Start of Record excerpts

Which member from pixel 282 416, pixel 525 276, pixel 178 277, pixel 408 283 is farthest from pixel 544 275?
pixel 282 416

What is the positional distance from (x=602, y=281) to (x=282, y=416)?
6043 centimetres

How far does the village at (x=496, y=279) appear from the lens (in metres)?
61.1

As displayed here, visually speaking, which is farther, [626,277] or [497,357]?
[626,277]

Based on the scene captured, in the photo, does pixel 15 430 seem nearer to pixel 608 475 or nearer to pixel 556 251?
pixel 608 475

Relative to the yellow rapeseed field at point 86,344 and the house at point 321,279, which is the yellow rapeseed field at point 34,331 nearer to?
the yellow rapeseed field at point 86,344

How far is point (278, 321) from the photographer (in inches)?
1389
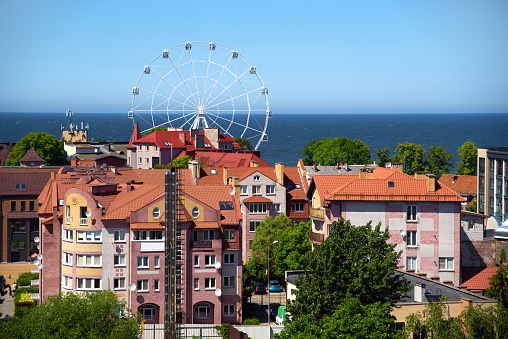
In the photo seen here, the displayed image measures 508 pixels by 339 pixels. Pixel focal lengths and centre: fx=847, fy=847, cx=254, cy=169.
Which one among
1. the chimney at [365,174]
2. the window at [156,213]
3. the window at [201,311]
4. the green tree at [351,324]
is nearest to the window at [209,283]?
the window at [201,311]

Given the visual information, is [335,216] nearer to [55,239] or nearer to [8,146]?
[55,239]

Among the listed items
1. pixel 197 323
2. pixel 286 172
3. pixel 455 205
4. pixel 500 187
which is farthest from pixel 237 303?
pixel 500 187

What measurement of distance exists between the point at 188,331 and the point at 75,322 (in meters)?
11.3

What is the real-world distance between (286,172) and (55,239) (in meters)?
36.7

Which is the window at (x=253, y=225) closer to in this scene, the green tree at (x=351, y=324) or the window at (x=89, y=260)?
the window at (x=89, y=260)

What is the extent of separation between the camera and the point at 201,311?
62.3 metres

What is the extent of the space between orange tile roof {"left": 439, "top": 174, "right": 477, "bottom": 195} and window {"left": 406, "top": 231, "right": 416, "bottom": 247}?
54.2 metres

End of Record excerpts
Start of Record excerpts

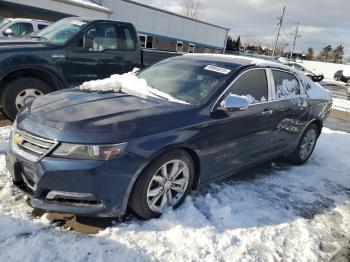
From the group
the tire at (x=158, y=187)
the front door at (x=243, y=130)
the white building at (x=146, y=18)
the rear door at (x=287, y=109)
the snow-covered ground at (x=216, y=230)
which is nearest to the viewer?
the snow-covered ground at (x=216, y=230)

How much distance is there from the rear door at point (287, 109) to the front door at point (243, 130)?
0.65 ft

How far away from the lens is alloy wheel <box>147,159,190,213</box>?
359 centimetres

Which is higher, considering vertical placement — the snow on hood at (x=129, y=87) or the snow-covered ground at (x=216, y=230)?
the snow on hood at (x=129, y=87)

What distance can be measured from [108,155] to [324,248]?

End of Record excerpts
Start of Record excerpts

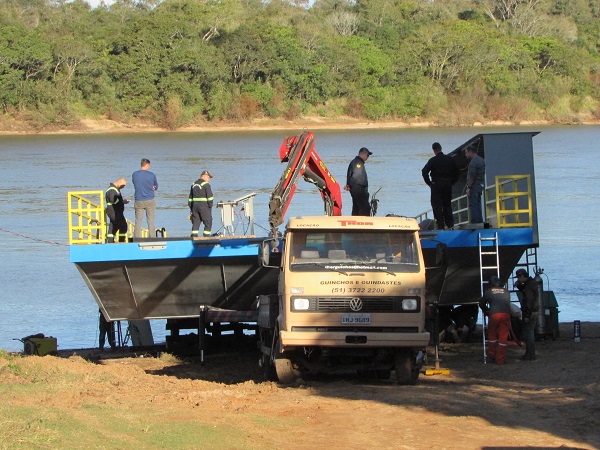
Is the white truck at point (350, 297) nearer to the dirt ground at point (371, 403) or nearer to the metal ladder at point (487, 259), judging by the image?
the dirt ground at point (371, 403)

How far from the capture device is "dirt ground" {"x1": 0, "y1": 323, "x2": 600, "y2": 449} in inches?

End of Record excerpts

Task directions ▸ Can you print, word for word, the part of the records that opens with the line containing "Which is the window" and closes with the line containing "62.3 metres", including both of those lines?

Written reply ▸
Which is the window at (x=253, y=225) closer to in this scene, the green tree at (x=351, y=324) or the window at (x=89, y=260)?
the window at (x=89, y=260)

What is the extent of separation between the camera and the point at 201,311?
62.3 metres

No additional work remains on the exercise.